Kentish Doors are highly skilled Composite Front Doors installers based in Kent. We have an incredible range of entrance door colours, styles and features to enable you to create the perfect door for your home. Our doors are made to last, combining strong, state of the art energy efficient materials which reduce drafts, outside noise and also increase your thermal efficiency. All doors come with complex security systems, providing your home with added security which can lead to lower home insurance costs. Our doors are made and fitted to the highest standards. Using our free online composite door designer tool, you can design your door yourself. If you would like assistance creating the door, or have some questions we are happy to help you. To provide you with a quote we would require a site visit to ensure all measurements are correct before fabrication of the door begins. To arrange a free measure and quote please call us today on 01634 321202 or message us via our online contact form.
front doors kent
composite front doors kent

Choose your door from our gallery & design your perfect door online

 

Click below to design your perfect door online. Choose from hundreds of options to design your door in minutes.

Suited Hardware & Furniture

We offer a stunning range of suited furniture to match any home, from traditional hardware to contemporary stainless steel options.

13 Stunning Door Colours

Availble internal and external, we have colours to suit any home, be it traditional, contemporary or modern. We have something for everyone.

Locking and security

You can have any locking system with any furniture suite – so it’s even easier to get the lock and security you need with the furniture you want.

Glass and Glazing options

Our unique and patented glazing cassette can be removed from the inside to let you simply change the glass and reuse the cassette.

Milstead is a village and civil parish in the borough of Swale in Kent, England. It is surrounded by the villages of Frinsted, Wichling, Doddington and Lynsted in Kent, England. It is the southernmost parish in the Sittingbourne area, it is approximately 3 miles (4.8 km) from Sittingbourne town centre. Just past the M2 motorway.

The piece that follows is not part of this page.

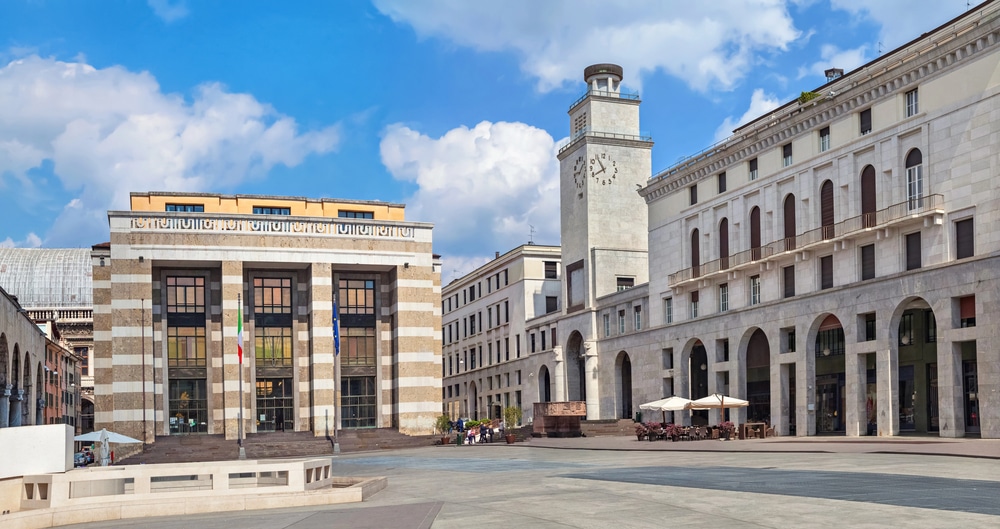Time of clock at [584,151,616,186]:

According to Edward Hasted in 1798, the parish is but small, containing about 800 acres (320 ha) of land, of which about 50 acres (20 ha) acres are woodland. He also refers to it as ‘Milsted’.

The parish was under the dominion of the Manor of Milton Regis in the reign of Edward I.

In 1870-72, according to John Marius Wilson’s Imperial Gazetteer of England and Wales, the parish comprised 1,216 acres (492 ha). Its population was 245 and it had 43 houses.

Within the village is the Grade II listed Church of St Mary and the Holy Cross, within the diocese of Canterbury, and deanery of Sittingborne.

It also contains around 80 houses and cottages of which nine are listed buildings. Including ‘Milstead Manor’,

On 27 September 1940 at 12.25pm, during the Battle of Britain, a Hawker Hurricane, from 242 Squadron RAF, piloted by Flying Officer Michael Homer, crashed into a thatch cottage in the village. The aircraft had been badly damaged by a Messerschmitt Bf 109. Flying Officer Homer flew with 242 Squadron based at RAF Duxford, commanded by Douglas Bader. His body was taken from the wreck and buried in Godlingston Cemetery, Swanage, Dorset. His family planted a tree and mounted a plaque in his memory at the crash site. A memorial near Simel House, Minching Wood, which was unveiled in November 2007, is included as part of annual Remembrance Day services in the village.

The village has a reasonably large village hall which holds many clubs such as woodturning, yoga and even a monthly market. The village also has a village pub (the Red Lion) and also a village school ‘Milstead and Frinsted Church of England Primary School’. Once the village had a small post office but has been a house for many years now.